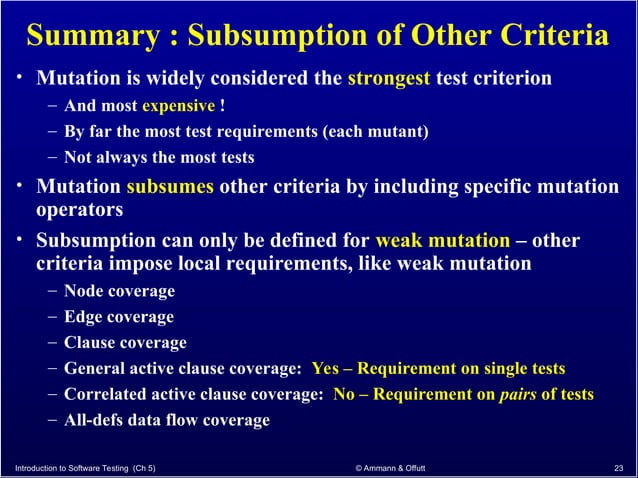 Summary : Subsumption of Other Criteria

• Mutation is widely considered the strongest test criterion
  – And most expensive !
  – By far the most test requirements (each mutant)
  – Not always the most tests

• Mutation subsumes other criteria by including specific mutation operators

• Subsumption can only be defined for weak mutation – other criteria impose local requirements, like weak mutation
  – Node coverage
  – Edge coverage
  – Clause coverage
  – General active clause coverage: Yes – Requirement on single tests
  – Correlated active clause coverage: No – Requirement on pairs of tests
  – All-defs data flow coverage

Introduction to Software Testing (Ch 5)
© Ammann & Offutt
23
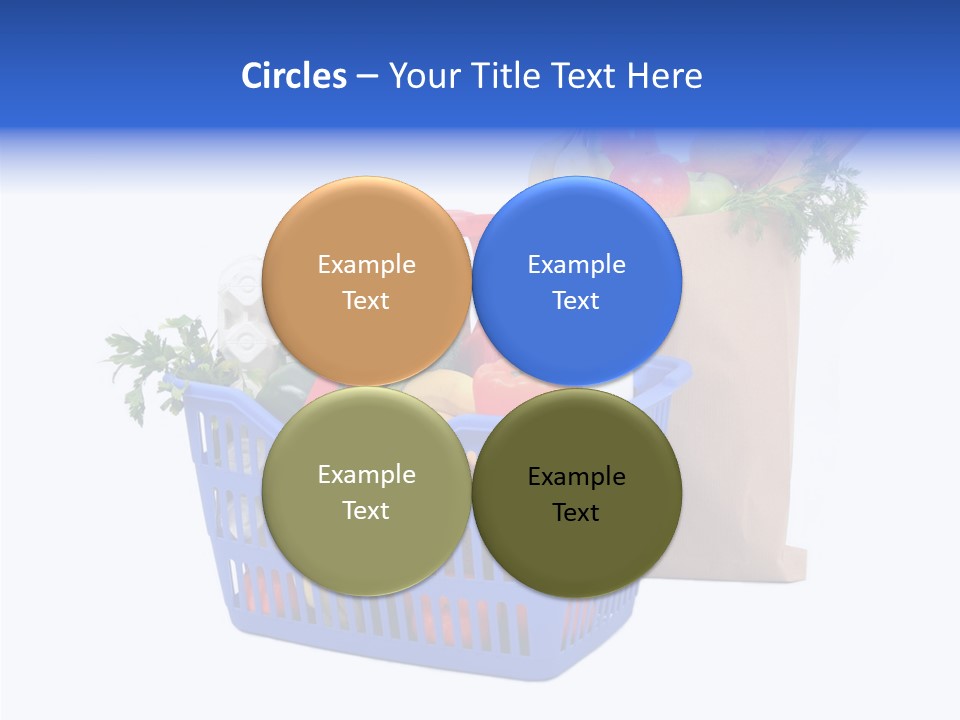 Circles – Your Title Text Here

Example Text

Example Text

Example Text

Example Text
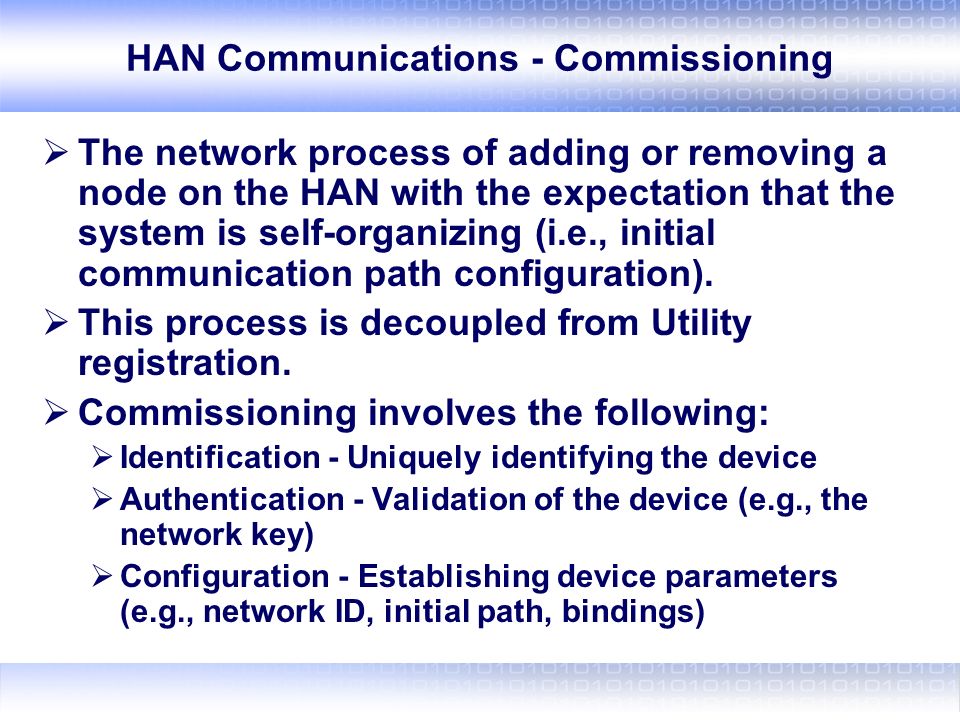 HAN Communications - Commissioning

➢ The network process of adding or removing a node on the HAN with the expectation that the system is self-organizing (i.e., initial communication path configuration).

➢ This process is decoupled from Utility registration.

➢ Commissioning involves the following:

➢ Identification - Uniquely identifying the device

➢ Authentication - Validation of the device (e.g., the network key)

➢ Configuration - Establishing device parameters (e.g., network ID, initial path, bindings)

# # # #

Task goal: Nothing in the records should be changed in the copy, but the pictures must be left out.

Result for this exercise:
 Summary : Subsumption of Other Criteria

• Mutation is widely considered the strongest test criterion
  – And most expensive !
  – By far the most test requirements (each mutant)
  – Not always the most tests

• Mutation subsumes other criteria by including specific mutation operators

• Subsumption can only be defined for weak mutation – other criteria impose local requirements, like weak mutation
  – Node coverage
  – Edge coverage
  – Clause coverage
  – General active clause coverage: Yes – Requirement on single tests
  – Correlated active clause coverage: No – Requirement on pairs of tests
  – All-defs data flow coverage

Introduction to Software Testing (Ch 5)
© Ammann & Offutt
23
 Circles – Your Title Text Here

Example Text

Example Text

Example Text

Example Text
 HAN Communications - Commissioning

➢ The network process of adding or removing a node on the HAN with the expectation that the system is self-organizing (i.e., initial communication path configuration).

➢ This process is decoupled from Utility registration.

➢ Commissioning involves the following:

➢ Identification - Uniquely identifying the device

➢ Authentication - Validation of the device (e.g., the network key)

➢ Configuration - Establishing device parameters (e.g., network ID, initial path, bindings)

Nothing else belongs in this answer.